• TASK GOAL
Although the data below contains pictures, please reproduce only its words, exactly.

• INPUT
..........

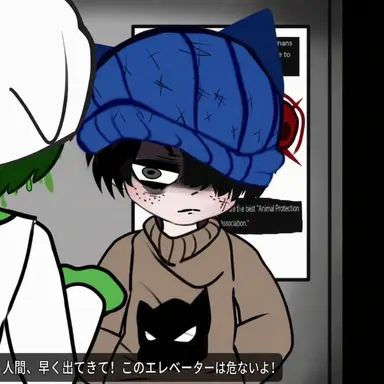 Profile image of ルーク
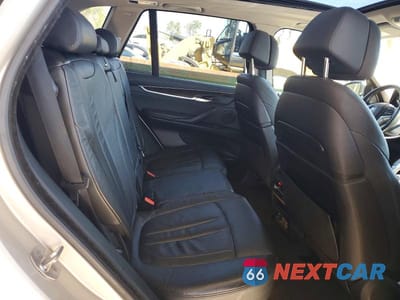 Zdjęcie 11 z 12 samochodu: 2016 BMW X5 SDRIVE35I VIN:5UXKR2C57G0R71040 - miniatura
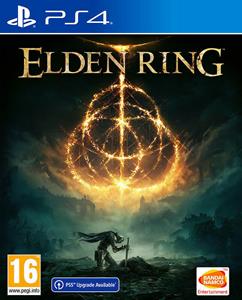 Bandai Namco Elden Ring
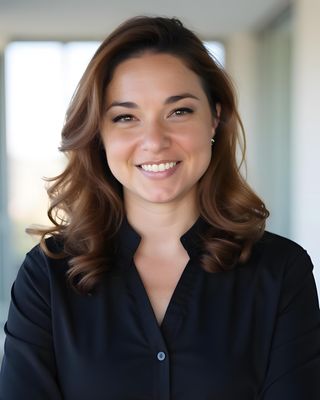 Photo of Ashley McKendall, Psychiatric Nurse Practitioner, MSN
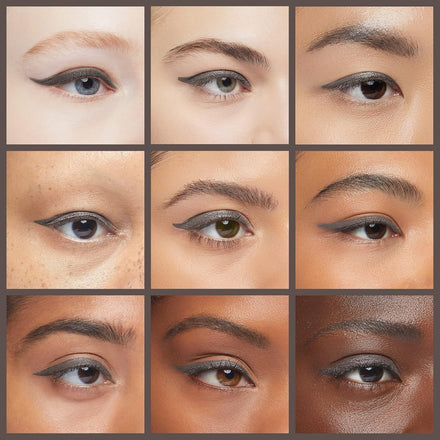 Wet N Wild Color Icon Kohl Eyeliner Pencil Baby's Got Black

..........

• ANSWER
 Profile image of ルーク
 Zdjęcie 11 z 12 samochodu: 2016 BMW X5 SDRIVE35I VIN:5UXKR2C57G0R71040 - miniatura
 Bandai Namco Elden Ring
 Photo of Ashley McKendall, Psychiatric Nurse Practitioner, MSN
 Wet N Wild Color Icon Kohl Eyeliner Pencil Baby's Got Black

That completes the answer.